═════ Task inputs

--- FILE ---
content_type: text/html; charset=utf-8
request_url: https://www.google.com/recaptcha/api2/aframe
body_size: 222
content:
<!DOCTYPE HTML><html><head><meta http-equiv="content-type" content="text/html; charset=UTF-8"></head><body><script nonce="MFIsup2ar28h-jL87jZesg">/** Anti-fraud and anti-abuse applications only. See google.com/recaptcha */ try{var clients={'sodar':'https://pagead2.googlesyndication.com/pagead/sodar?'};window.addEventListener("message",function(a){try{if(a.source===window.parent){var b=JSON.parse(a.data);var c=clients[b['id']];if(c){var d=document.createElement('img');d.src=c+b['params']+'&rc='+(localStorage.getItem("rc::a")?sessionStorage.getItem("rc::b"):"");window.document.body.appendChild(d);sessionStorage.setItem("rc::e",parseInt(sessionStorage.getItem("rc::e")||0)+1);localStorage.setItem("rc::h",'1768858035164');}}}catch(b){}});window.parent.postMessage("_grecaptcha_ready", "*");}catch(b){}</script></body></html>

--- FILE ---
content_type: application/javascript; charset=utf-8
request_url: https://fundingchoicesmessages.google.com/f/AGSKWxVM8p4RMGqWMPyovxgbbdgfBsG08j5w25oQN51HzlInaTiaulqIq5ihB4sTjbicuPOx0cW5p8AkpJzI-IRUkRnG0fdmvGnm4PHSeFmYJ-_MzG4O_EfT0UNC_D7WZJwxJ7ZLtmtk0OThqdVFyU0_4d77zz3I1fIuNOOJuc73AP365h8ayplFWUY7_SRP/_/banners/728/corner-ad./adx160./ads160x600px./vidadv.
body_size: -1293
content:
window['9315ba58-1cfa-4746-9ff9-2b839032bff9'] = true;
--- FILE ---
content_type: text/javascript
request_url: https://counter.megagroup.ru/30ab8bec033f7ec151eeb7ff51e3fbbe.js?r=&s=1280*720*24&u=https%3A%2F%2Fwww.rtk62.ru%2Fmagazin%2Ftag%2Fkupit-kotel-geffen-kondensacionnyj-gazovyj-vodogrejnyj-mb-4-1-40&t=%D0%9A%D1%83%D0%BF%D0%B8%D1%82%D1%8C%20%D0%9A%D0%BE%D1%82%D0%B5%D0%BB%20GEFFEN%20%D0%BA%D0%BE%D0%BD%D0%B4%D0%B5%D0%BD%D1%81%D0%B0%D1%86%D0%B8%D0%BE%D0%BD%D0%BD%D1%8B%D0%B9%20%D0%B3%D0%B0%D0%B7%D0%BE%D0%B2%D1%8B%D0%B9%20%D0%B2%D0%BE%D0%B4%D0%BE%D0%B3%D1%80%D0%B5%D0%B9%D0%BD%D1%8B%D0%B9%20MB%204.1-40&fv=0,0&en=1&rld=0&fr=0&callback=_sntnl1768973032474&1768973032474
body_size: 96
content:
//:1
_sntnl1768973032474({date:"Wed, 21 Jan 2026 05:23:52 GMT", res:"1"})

══════════

● **Exercise goal**: Every entry must be given again exactly as it reads.

● **Solution for this task**:
--- FILE ---
content_type: text/html; charset=utf-8
request_url: https://www.google.com/recaptcha/api2/aframe
body_size: 222
content:
<!DOCTYPE HTML><html><head><meta http-equiv="content-type" content="text/html; charset=UTF-8"></head><body><script nonce="MFIsup2ar28h-jL87jZesg">/** Anti-fraud and anti-abuse applications only. See google.com/recaptcha */ try{var clients={'sodar':'https://pagead2.googlesyndication.com/pagead/sodar?'};window.addEventListener("message",function(a){try{if(a.source===window.parent){var b=JSON.parse(a.data);var c=clients[b['id']];if(c){var d=document.createElement('img');d.src=c+b['params']+'&rc='+(localStorage.getItem("rc::a")?sessionStorage.getItem("rc::b"):"");window.document.body.appendChild(d);sessionStorage.setItem("rc::e",parseInt(sessionStorage.getItem("rc::e")||0)+1);localStorage.setItem("rc::h",'1768858035164');}}}catch(b){}});window.parent.postMessage("_grecaptcha_ready", "*");}catch(b){}</script></body></html>

--- FILE ---
content_type: application/javascript; charset=utf-8
request_url: https://fundingchoicesmessages.google.com/f/AGSKWxVM8p4RMGqWMPyovxgbbdgfBsG08j5w25oQN51HzlInaTiaulqIq5ihB4sTjbicuPOx0cW5p8AkpJzI-IRUkRnG0fdmvGnm4PHSeFmYJ-_MzG4O_EfT0UNC_D7WZJwxJ7ZLtmtk0OThqdVFyU0_4d77zz3I1fIuNOOJuc73AP365h8ayplFWUY7_SRP/_/banners/728/corner-ad./adx160./ads160x600px./vidadv.
body_size: -1293
content:
window['9315ba58-1cfa-4746-9ff9-2b839032bff9'] = true;
--- FILE ---
content_type: text/javascript
request_url: https://counter.megagroup.ru/30ab8bec033f7ec151eeb7ff51e3fbbe.js?r=&s=1280*720*24&u=https%3A%2F%2Fwww.rtk62.ru%2Fmagazin%2Ftag%2Fkupit-kotel-geffen-kondensacionnyj-gazovyj-vodogrejnyj-mb-4-1-40&t=%D0%9A%D1%83%D0%BF%D0%B8%D1%82%D1%8C%20%D0%9A%D0%BE%D1%82%D0%B5%D0%BB%20GEFFEN%20%D0%BA%D0%BE%D0%BD%D0%B4%D0%B5%D0%BD%D1%81%D0%B0%D1%86%D0%B8%D0%BE%D0%BD%D0%BD%D1%8B%D0%B9%20%D0%B3%D0%B0%D0%B7%D0%BE%D0%B2%D1%8B%D0%B9%20%D0%B2%D0%BE%D0%B4%D0%BE%D0%B3%D1%80%D0%B5%D0%B9%D0%BD%D1%8B%D0%B9%20MB%204.1-40&fv=0,0&en=1&rld=0&fr=0&callback=_sntnl1768973032474&1768973032474
body_size: 96
content:
//:1
_sntnl1768973032474({date:"Wed, 21 Jan 2026 05:23:52 GMT", res:"1"})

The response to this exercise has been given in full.